Exact Class and/or Window Title (case-sensitive)
S+ includes an action function named acFindWindow which allows you to find the window where the class name and/or window title exactly matches the supplied parameters. Passing in nil for either parameter means the function will match any window. For example, when you first open Notepad (the one which comes with Windows), the title is "Untitled - Notepad" and the class name for the main typing area is "Edit". So if you happened to want to find the exact text area of Notepad, you could call:
local handle = acFindWindow("Edit", nil)The "handle" variable would now store the handle for first window with a class of "Edit". However, this could be pretty much any edit box in any application. If only Notepad were open program to have an edit control, it would return the handle for that control; note that the handle to the main window for Notepad would not be the handle to the text editing area. However, calling this would get you the main window:
acFindWindow(nil, "Untitled - Notepad")Now for some programs, the latter method is fine, but many programs' window title text changes. For example, if you saved the file in Notepad, the title would change to something like "Test File.txt - Notepad", which means the call above wouldn't find any window which matched the supplied criteria. However, if there happened to be another program or window/control which had the same exact title, you'd want to use this:
acFindWindow("Notepad", "Untitled - Notepad")Note that the class name for the Notepad application is called "Notepad". To find the class names for windows, you can use Spy++ (which comes with Visual Studio, or something like WinID.
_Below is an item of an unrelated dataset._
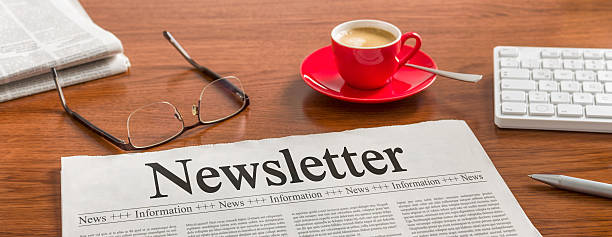 Newspaper on a wooden desk - Newsletter A newspaper on a wooden desk - Newsletter newsletter stock pictures, royalty-free photos & images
Of course, since the main window's class is "Notepad", it's a pretty safe bet to use this, since it won't matter what the title of the window is:
Window Title By Pattern
Using Regular Expression (or just regex) and the acFindWindowByTitleRegex action function, you can craft very powerful patterns to find the window handle for which you're looking. While 90% of the time, the pattern you'd need should be simple, Regular Expressions can get very complicated and cryptic. RegExLib is a GREAT resource for understanding and testing regex patterns.
In the example above, the following expression (pattern) would always find Notepad due to the fact that Notepad uses a specific pattern for window titles:
local handle = acFindWindowByTitleRegex(".* - Notepad")The pattern above basically says find any window with ends with " - Notepad". As I mentioned, Regular Expressions can be very complex and I will not get into depth on the topic here.
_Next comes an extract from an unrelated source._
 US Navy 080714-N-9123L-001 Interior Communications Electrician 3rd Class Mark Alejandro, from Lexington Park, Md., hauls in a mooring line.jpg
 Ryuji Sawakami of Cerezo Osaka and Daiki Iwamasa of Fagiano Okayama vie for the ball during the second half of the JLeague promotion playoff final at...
Executable Name (case-sensitive)
Sometimes programs can have many windows open or are simply difficult to find the main window's handle via the above methods. The pair of actions acGetProcessIDFromPattern and acGetWindowFromProcessID can be used to obtain the main window handle for a given program; although it is substantially more resource intensive from a technical perspective. In the example below, we're going to find the main window handle for Notepad, regardless of what the window title is:
local pid = acGetProcessIDFromPattern("notepad.*")
local handle = acGetWindowFromProcessID(pid)The variable named "handle" now contains the main window handle for Notepad. Note, however, that it only returns the handle for the first instance of notepad.exe found.
Once you have the right window handle, anything is possible! One of the most common actions is bringing the window into focus:
acActivateWindow(handle) --Bring the window to the frontBut the possibilities are virtually endless.